Quick: Name the last black, female geek/misfit you saw in a film. Any film. Go ahead; I'll wait.
Yeah, that's what I thought. I'm not sure when this non-trend started to irk me, but I reached full-blown annoyance around the time "Juno" came out. Don't get me wrong; on paper, "Juno" looks like the kind of movie I'd love and certainly would have embraced in my teens. And I am not hating on Diablo Cody, who has at least seems to have given young women a movie that isn't about shopping and makeovers.
Yet, the trailers got me thinking: When will it occur to someone to whip up a female character in this tradition who isn't white? The closest thing I can think of is "Bend it Like Beckham," which came out of the U.K. (of course) — though don't get me started on how Kiera Knightley became the big movie star instead of gorgeous Parminder Nagra. Seriously. Don't.

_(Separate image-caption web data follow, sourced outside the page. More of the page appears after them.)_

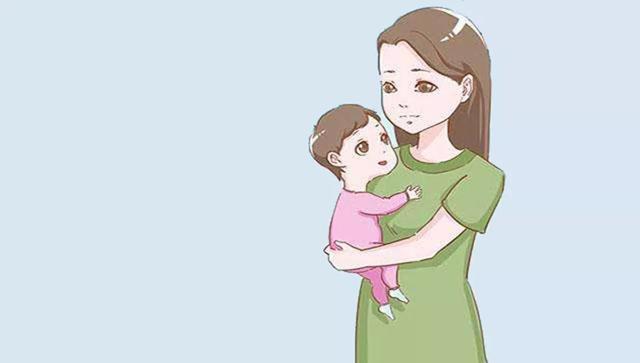 清华长庚康复科,清华大学康复中心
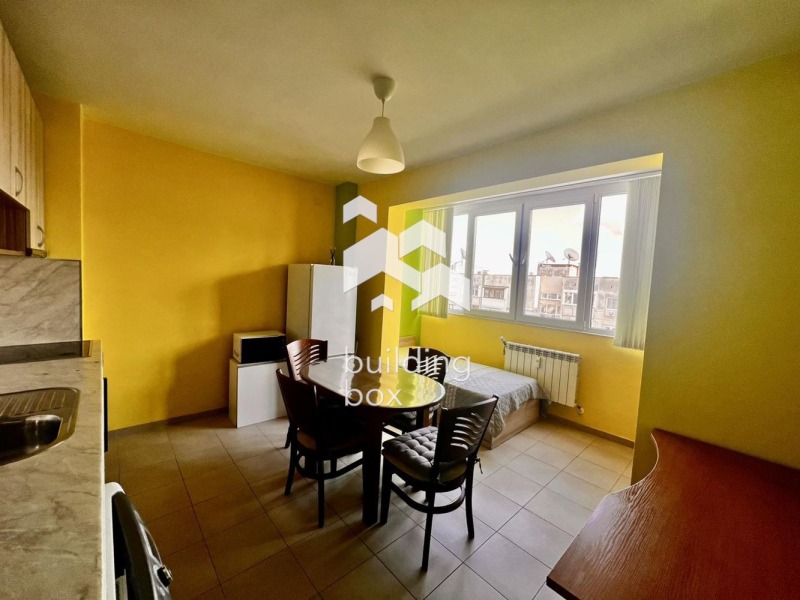 A louer  1 chambre Sofia , Lagera , 60 m² | 98131394 - image [6]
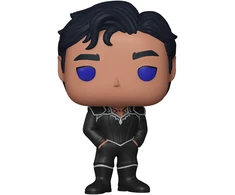 FUNKO POP! A Court of Thorns and Roses - Rhysand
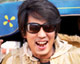 "ททท." ถึงเวลาใช้บริการ "เบิร์ด"
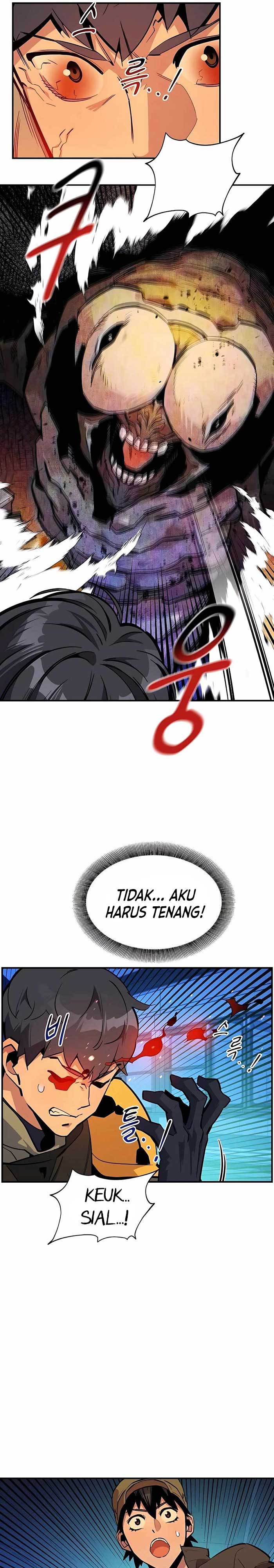 image-komik-auto-hunting-with-clones-chapter-32-22/45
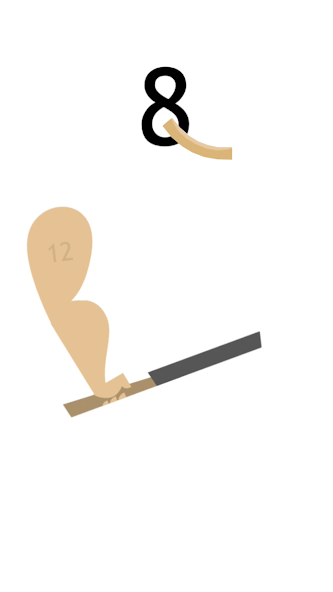 Pancake screenshot 1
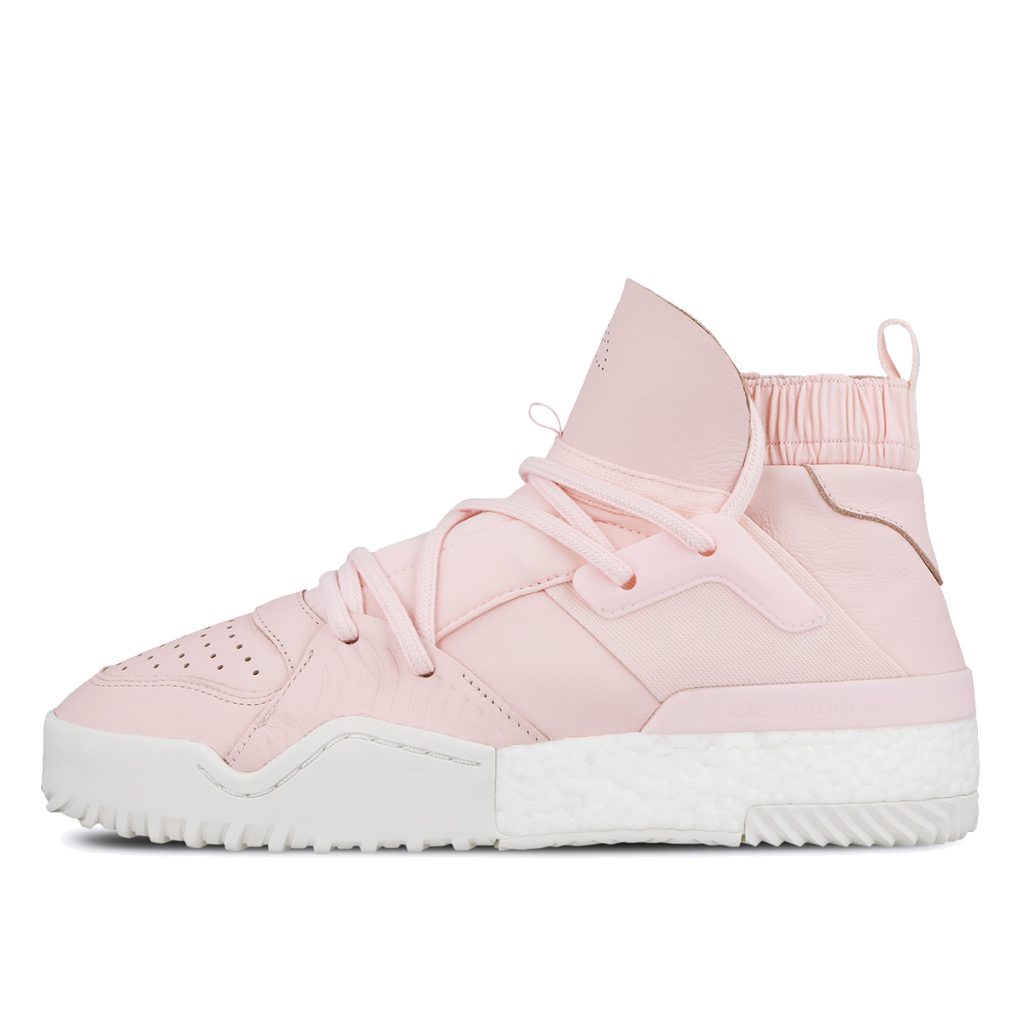 adidas-alexander-wang G28225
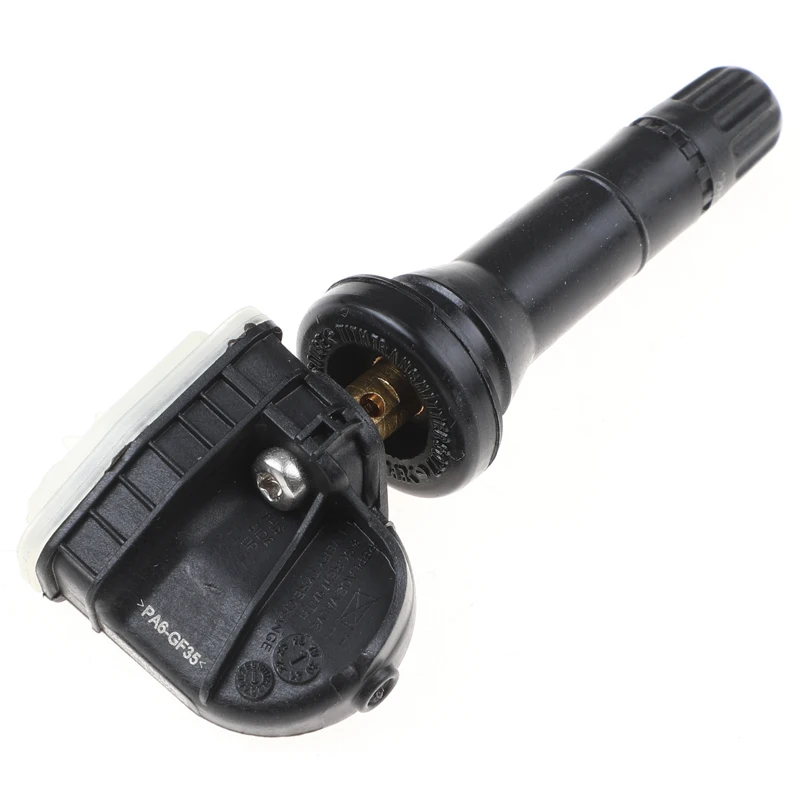 TPMS Tire Pressure Sensor 433MHZ For Haval Great Wall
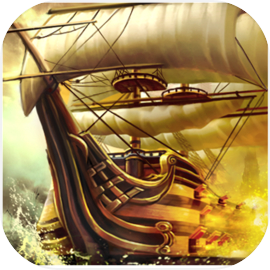 The Voyage Initiation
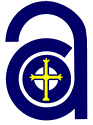 Centro Asturiano de Oviedo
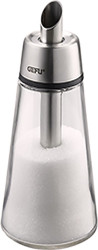 Сухарница Gefu Бранч 33700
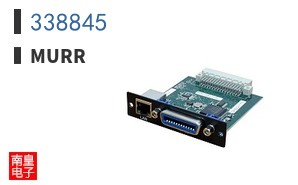 338845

I remember when I could go a whole year without seeing a black female in ANY film, so I guess I should be happy that we're occasionally allowed to be sidekicks, uberdivas, lawyers and pretty girlfriends. Thanks almost entirely to Sanaa Lathan, Nia Long and the fabulous Regina King, I've even seen a few characters I actually recognize. But when is Hollywood going to give the young, black female misfit some love? You know, the one who plays the oboe, isn't cool/streetwise, isn't being courted by Nick Cannon and knows her Hal Jordans from her Kyle Rayners. And I'm not talking about the girl who is the default genius in a clique of unusually attractive 15-year-olds, either. That doesn't count.
One of the best films I saw last year was "Year of the Dog" with my girl Regina and Molly Shannon. Regina was good in her supporting role as Shannon's ditzy, wide-eyed co-worker, and it was nice to see her play against type. And Molly was pitch-perfect as a woman who cracks up after her beloved dog dies, but I couldn't help wondering how Regina would have interpreted that quirky, thisclose-to-crazy role.
Maybe I'd be more optimistic if Tyler Perry or any of the other black filmmakers making "positive" movies had demonstrated a grasp of subtlety, irony or characters not motivated by step competitions. I'm still figuring out who to blame for the box-office failure of "Something New," which got my hopes up for more offbeat, black romantic heroines. It was such a nice step in the right direction.
Look, if we're ready for our first black president, we're ready for Michael Cera to have a black stepsister or something.